At Seton Hall, Carr will have an outstanding tutor in associate coach Shaheen Holloway, who has already taken Carr’s projected path, as he had a solid career as a diminutive point guard in the Big East at Seton Hall. Also, coach Kevin Willard is a rising star in the coaching profession, and also plied his trade as a Big East point guard at Pittsburgh.

Gaining Carr’s commitment, the Pirates first in the 2013 recruiting class, does not come with a downside, though. Seton Hall was believed to be a serious contender for Gill St. Bernard (N.J.) point guard Jaren Sina, who was formerly committed to Alabama, and the son of a former Seton Hall player in Mergin Sina, his coach. Sina is a fundamentally sound lead guard that would have been a nice addition, as well. That seems extremely unlikely now.

At a minimum, when the Pirates’ staff determines that he’s ready to play, Carr’s flair and style of play will attract attention to the Seton Hall program. In terms of credibility and positive press, adding Carr is huge for Seton Hall, as well.

St. John’s gains one, loses one
Earlier in the week, shooting guard commit Darrick Wood of Bridgton Academy (Maine) was the sole remaining member of the St. John’s recruiting class for 2012. National top-50 power forward Ricardo Gathers is entertaining other offers after his decommitment, and former point guard pledge Jevon Thomas signed with Dayton during the early signing period.

Wood re-opened his recruitment though, with the nebulous statement that the Johnnies still lead for his college services.
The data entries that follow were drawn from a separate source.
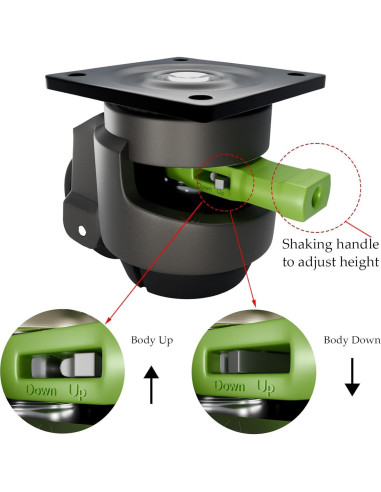 Down Up

Shaking handle to adjust height

Down Up

Body Up

Down Up

Body Down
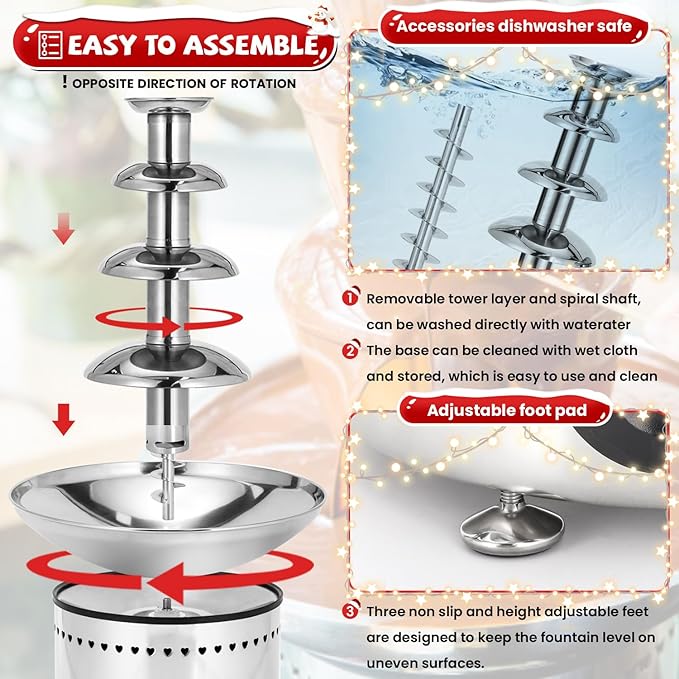 EASY TO ASSEMBLE

! OPPOSITE DIRECTION OF ROTATION

Accessories dishwasher safe

1 Removable tower layer and spiral shaft, can be washed directly with waterater

2 The base can be cleaned with wet cloth and stored, which is easy to use and clean

Adjustable foot pad

3 Three non slip and height adjustable feet are designed to keep the fountain level on uneven surfaces.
Still, the track record of such players ultimately signing with a school that they decommit from is sketchy at best. With only a half-dozen recruited scholarship players on the current roster, St. John’s needed some good news in the worst way.

That pick me up came in the form of Jamal Branch, who was formerly known as a backup freshman point guard early on this season at Texas A&M. Branch didn’t get much of a shot for the Aggies, but immediately becomes a key member of the St. John’s plans for next year. He’s a pass-first, defensive minded point guard, and both of those skills are currently is nowhere to be found currently at St. John’s.

Branch is a native of the Lone Star State, like current freshman D’Angelo Harrison, and the two Texans could form a dandy duo. While coach Steve Lavin has his health as a priority, the program’s long-term success will rely on adding five or more players for next season, in order to start the season with a fair shot and a near full boat of scholarship players. If Branch becomes eligible at mid-season, as expected, he’s a quality addition and a welcome break from a recent streak of bad news.